* Tareas pendientes:
1. Copia del fragmento sobre Her el pasaje que comienza en "Pasa que en" y termina después de "sensibilidad de Theodore.", cambiando "audífono" por "auricular".
2. Según el fragmento sobre Her, ¿qué está dispuesta a hacer la mujer que admira la "pureza" del amor entre el escritor y el sistema operativo?
### Fragmento del documento
Pasa que en Her estamos frente a una relación sentimental real entre un cuerpo y un no-cuerpo. Y no solo eso; Jonze prueba un experimento: utiliza un tercer elemento, una mujer que admira la “pureza” del amor entre el escritor y el sistema operativo, que está dispuesta a prestar su cuerpo para que la relación pueda llegar a un nivel físico. “Dime que me amas”, dice Samantha a Theodore por el audífono, mientras él tiene al frente a una atractiva rubia que nunca antes ha visto. Por más que, desde Descartes, nos esforcemos continuamente en comprendernos –degradarnos– a nosotros mismos como una entidad meramente biológica, siempre llega la confusión. Siempre el resultado es una agudización de la soledad. Se trata de un ensayo que definitivamente supera la sensibilidad de Theodore.
######
### Material aportado
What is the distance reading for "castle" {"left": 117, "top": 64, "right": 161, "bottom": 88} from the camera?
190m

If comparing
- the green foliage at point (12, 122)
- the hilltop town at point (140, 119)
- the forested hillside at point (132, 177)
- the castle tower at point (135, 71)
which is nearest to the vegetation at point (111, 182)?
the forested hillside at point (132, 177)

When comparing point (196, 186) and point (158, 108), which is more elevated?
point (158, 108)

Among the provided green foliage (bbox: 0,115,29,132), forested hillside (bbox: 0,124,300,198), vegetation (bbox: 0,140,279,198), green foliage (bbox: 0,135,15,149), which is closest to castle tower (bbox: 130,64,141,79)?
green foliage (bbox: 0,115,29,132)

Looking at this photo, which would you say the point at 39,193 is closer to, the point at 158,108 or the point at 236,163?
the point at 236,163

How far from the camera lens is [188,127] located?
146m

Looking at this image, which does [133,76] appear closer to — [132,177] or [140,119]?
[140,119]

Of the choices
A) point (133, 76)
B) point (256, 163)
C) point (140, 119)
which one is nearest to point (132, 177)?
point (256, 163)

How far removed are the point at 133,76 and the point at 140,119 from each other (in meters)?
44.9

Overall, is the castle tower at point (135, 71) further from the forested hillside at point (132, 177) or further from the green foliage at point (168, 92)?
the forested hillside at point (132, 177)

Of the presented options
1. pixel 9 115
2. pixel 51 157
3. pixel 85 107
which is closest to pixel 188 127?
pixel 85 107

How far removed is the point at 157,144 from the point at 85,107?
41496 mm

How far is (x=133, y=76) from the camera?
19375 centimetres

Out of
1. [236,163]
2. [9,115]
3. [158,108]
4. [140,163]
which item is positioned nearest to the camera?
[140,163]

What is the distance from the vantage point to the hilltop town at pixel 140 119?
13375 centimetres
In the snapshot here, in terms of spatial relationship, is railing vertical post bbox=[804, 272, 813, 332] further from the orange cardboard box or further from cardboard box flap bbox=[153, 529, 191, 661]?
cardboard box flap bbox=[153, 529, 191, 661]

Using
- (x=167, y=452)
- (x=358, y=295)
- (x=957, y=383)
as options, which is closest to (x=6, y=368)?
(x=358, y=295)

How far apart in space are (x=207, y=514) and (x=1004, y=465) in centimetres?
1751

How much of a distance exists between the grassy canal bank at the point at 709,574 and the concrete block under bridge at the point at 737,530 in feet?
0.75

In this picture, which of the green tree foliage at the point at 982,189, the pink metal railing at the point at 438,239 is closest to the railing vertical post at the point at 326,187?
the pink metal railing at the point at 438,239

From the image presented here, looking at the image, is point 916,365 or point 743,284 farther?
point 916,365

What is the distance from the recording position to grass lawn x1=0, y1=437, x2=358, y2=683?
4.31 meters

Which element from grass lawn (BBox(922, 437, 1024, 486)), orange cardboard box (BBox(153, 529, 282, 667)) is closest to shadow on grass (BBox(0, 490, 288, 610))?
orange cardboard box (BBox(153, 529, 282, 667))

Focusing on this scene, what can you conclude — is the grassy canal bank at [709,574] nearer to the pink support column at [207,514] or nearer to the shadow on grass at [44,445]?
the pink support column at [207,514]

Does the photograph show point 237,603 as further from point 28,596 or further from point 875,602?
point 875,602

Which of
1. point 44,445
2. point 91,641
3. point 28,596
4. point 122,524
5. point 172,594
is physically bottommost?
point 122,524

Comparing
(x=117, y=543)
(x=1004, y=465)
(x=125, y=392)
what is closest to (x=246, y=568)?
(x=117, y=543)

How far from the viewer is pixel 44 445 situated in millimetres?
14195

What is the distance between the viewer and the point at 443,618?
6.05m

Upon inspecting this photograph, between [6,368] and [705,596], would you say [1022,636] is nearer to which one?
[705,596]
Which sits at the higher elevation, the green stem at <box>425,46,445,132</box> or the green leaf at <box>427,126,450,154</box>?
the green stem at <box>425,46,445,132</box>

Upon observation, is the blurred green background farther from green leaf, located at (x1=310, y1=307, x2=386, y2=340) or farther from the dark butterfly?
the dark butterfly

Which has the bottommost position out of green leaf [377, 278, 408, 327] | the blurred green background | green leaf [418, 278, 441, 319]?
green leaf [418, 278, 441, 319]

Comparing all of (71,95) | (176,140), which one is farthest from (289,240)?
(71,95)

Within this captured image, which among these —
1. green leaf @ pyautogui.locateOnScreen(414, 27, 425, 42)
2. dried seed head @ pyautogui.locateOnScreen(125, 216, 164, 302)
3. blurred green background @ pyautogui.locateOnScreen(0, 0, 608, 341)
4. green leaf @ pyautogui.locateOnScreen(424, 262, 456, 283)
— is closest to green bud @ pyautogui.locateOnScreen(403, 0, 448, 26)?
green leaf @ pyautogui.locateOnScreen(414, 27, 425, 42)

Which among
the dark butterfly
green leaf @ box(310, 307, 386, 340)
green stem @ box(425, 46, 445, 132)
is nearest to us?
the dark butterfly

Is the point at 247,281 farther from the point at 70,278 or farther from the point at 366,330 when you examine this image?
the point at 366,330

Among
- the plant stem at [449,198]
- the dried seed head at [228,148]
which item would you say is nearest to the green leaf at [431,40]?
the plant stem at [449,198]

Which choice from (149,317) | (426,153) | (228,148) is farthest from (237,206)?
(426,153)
######
* Resultados obtenidos:
1.
Pasa que en Her estamos frente a una relación sentimental real entre un cuerpo y un no-cuerpo. Y no solo eso; Jonze prueba un experimento: utiliza un tercer elemento, una mujer que admira la “pureza” del amor entre el escritor y el sistema operativo, que está dispuesta a prestar su cuerpo para que la relación pueda llegar a un nivel físico. “Dime que me amas”, dice Samantha a Theodore por el auricular, mientras él tiene al frente a una atractiva rubia que nunca antes ha visto. Por más que, desde Descartes, nos esforcemos continuamente en comprendernos –degradarnos– a nosotros mismos como una entidad meramente biológica, siempre llega la confusión. Siempre el resultado es una agudización de la soledad. Se trata de un ensayo que definitivamente supera la sensibilidad de Theodore.

2. Está dispuesta a prestar su cuerpo para que la relación pueda llegar a un nivel físico.